WORK TO COMPLETE =
**a)** In the post about the Saitek X52 Pro, what might the detent at the bottom of the throttle's travel be intended for?
**b)** Quote the post about the Saitek X52 Pro from "I received my" to "willing to share.".

EXTRACT =
I received my new Saitek X52 Pro HOTAS unit yesterday. It is a vast improvement over the Logitech unit I have been using (especially since the Logitech is pretty worn out).


I've been looking over the, almost non-existent, information that came with the thing. Before I get involved in a few days work trying to program it, I thought it wise to ask here, first, for any words of wisdom. Or, just in case someone at MH has gone through this routine and has a file they're willing to share.


I can use it by programming the default FSX "Controls" and .cfg file, but that just touches the surface of what the X52 is supposed to do. Example: the throttle has a detent at the top and bottom of its travel that might be intended for "Reverse Thrust" (F2) at the bottom and maybe "Afterburner" (??) at the top. This is not something you can program in the FSX software. I also have the paid version of FSUIPC which might be another approach to take, although one I am not familiar with.

EXTRACTED RECORDS =
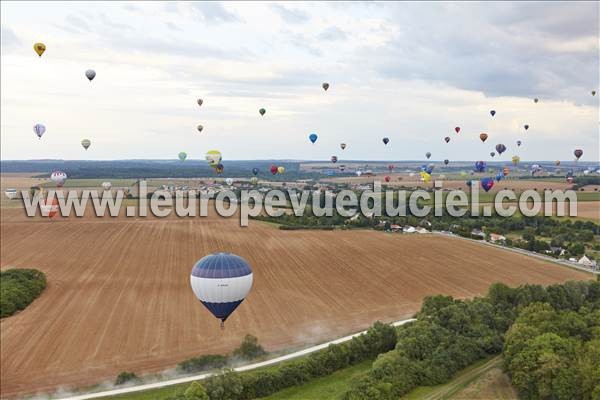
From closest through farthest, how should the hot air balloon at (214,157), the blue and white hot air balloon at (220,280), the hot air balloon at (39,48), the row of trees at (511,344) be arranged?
1. the row of trees at (511,344)
2. the blue and white hot air balloon at (220,280)
3. the hot air balloon at (39,48)
4. the hot air balloon at (214,157)

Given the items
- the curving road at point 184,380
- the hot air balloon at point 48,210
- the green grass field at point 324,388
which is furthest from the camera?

SOLUTIONS BY TASK =
**a)** "Reverse Thrust" (F2).

**b)**
I received my new Saitek X52 Pro HOTAS unit yesterday. It is a vast improvement over the Logitech unit I have been using (especially since the Logitech is pretty worn out).


I've been looking over the, almost non-existent, information that came with the thing. Before I get involved in a few days work trying to program it, I thought it wise to ask here, first, for any words of wisdom. Or, just in case someone at MH has gone through this routine and has a file they're willing to share.